60. Ans.(2). Only option (2) can be safely concluded from the passage. Option (1) goes beyond the scope of the passage. Options (3) and (4) are not at all suggested in the passage. Hence, option (2) is the correct answer.
61. Ans.(3). The key to ruling out options (1) and (2) lies in the word “most”. The passage doesn't indicate any assumption that a majority of people either choose work that they don't enjoy doing or want to change career directions. Option (4) is contradictory to the passage. Option (3) is a sure enough assumption for the passage. Hence, option (3) is the answer.
62. Ans.(1). Statement A has been mentioned in the second last paragraph of the passage. Statement C has been stated in the eighth paragraph of the passage.

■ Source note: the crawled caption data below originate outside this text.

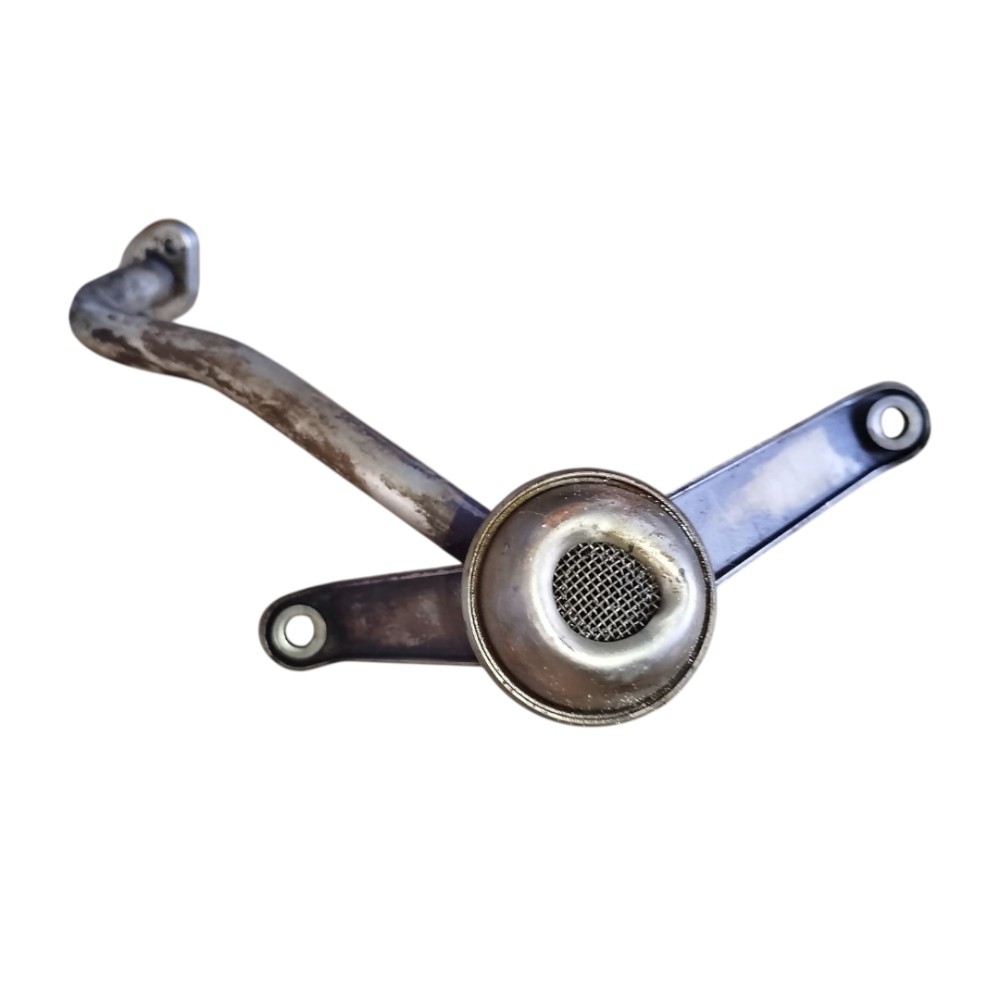 Tubo Pescador Óleo Gm Zafira 2.0 1999 2003 2005 2008 2011 8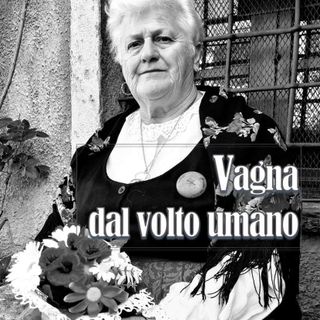 Primo concorso fotografico “Vagna dal volto umano”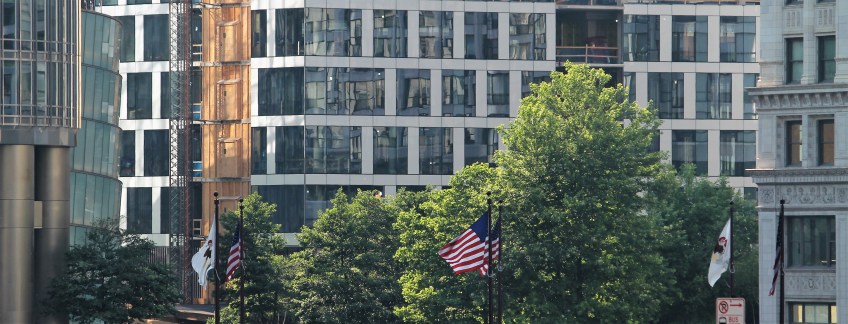 Renelle on the River Windows update June 2018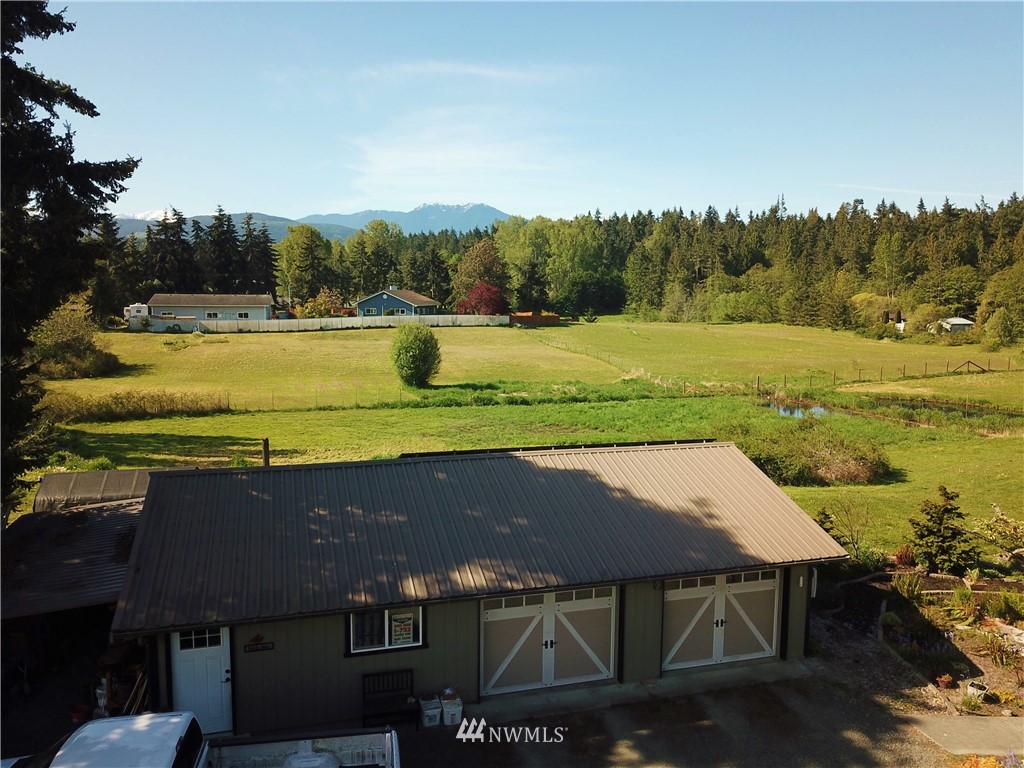 573 Kitchen-Dick Road Sequim, WA 98382 - Photo 7 of 25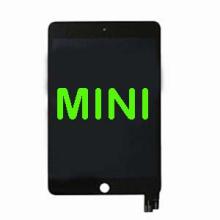 iPad Mini Series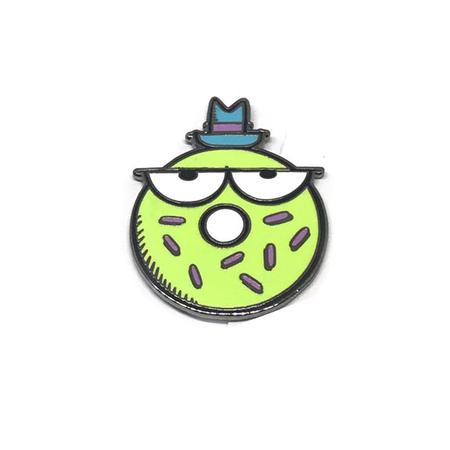 Lyons_Donut_Green_450x450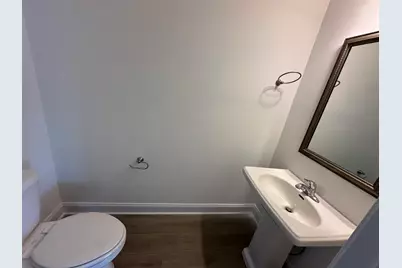 460 Helen Drive #Wd247, North Augusta, SC 29860 - Photo 17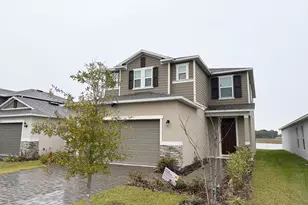 3749 Grappler Cir SE, Palm Bay, FL 32909 - Photo 1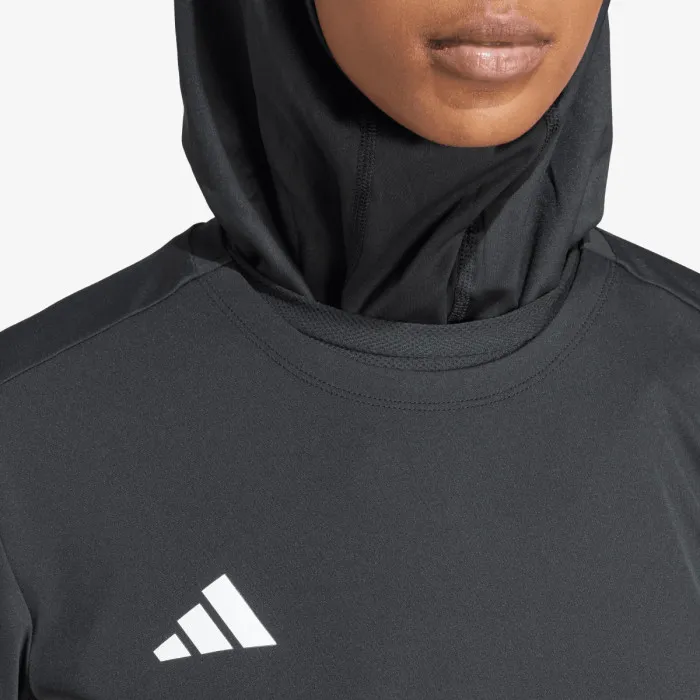 adidas ADIZERO E TEE 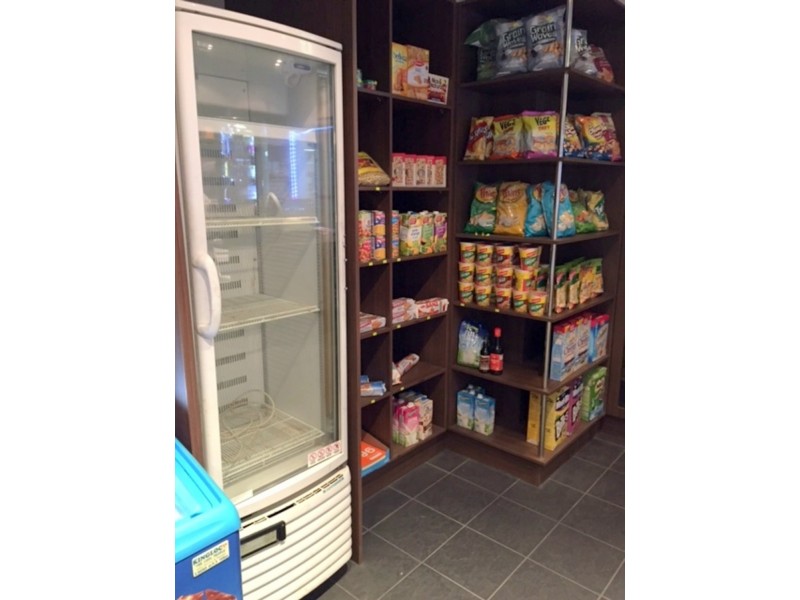 Shop 29/9 Trickett Street, Surfers Paradise QLD 4217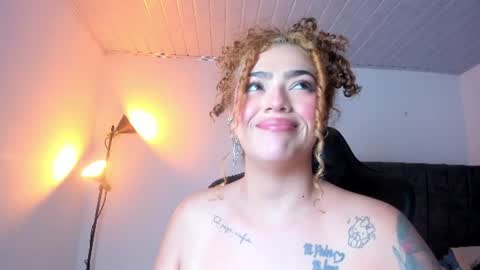Kay online show from June 2026 05:59:01 AM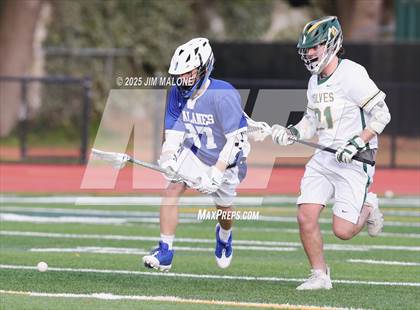 Thumbnail 3 in Acalanes @ San Ramon Valley photogallery.
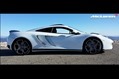 McLaren-Special-Operations-12C-Concept-4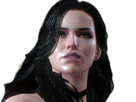 yennefer-de-vengerberg-yen-yenna-magicienne-the-witcher-jeux-femme-cheveux-noirs-yeux-violets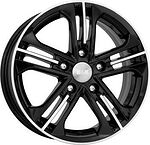 Диски для Daihatsu Dario Terios Диски для Daihatsu Dario Terios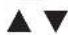 JVC AV-30W575 - Set Lock Code - 2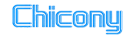 2385_logo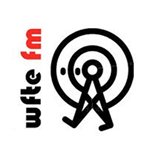 WFTE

63. Ans.(3). All the statements in this question have been wrongly inferred from the passage. They are distorted conclusions. Hence, the answer is option 3.
64. Ans.(4). Only statement B can be correctly concluded from the penultimate paragraph of the passage.
65. Ans.(1). Statements B and C are appropriate conclusions drawn from the passage. Statement B can be deduced from the second paragraph of the passage, whereas statement C from the last paragraph.
“
71. Ans.(2). Options 1, 3 and 4 can be eliminated as they do not answer the question correctly from the information given in the paragraph.
72. Ans.(1). It's a phrase in English the meaning of which is given in option 1.
73. Ans.(4). We can obtain the answer by process of elimination of wrong options. On reading the entire passage, it can be concluded that the author has written this article after a reported incident (that of PM asking CEOs to cap their salaries) and is critical about it. Hence, the answer definitely cannot be options 1, 2 and 3. It has to be a Reporter.
74. Ans.(3). On reading the entire passage, it can be concluded that the author considers the opposition "not required" i.e. unnecessary.
75. Ans.(2). The author described her style as "edgy" that means nervous.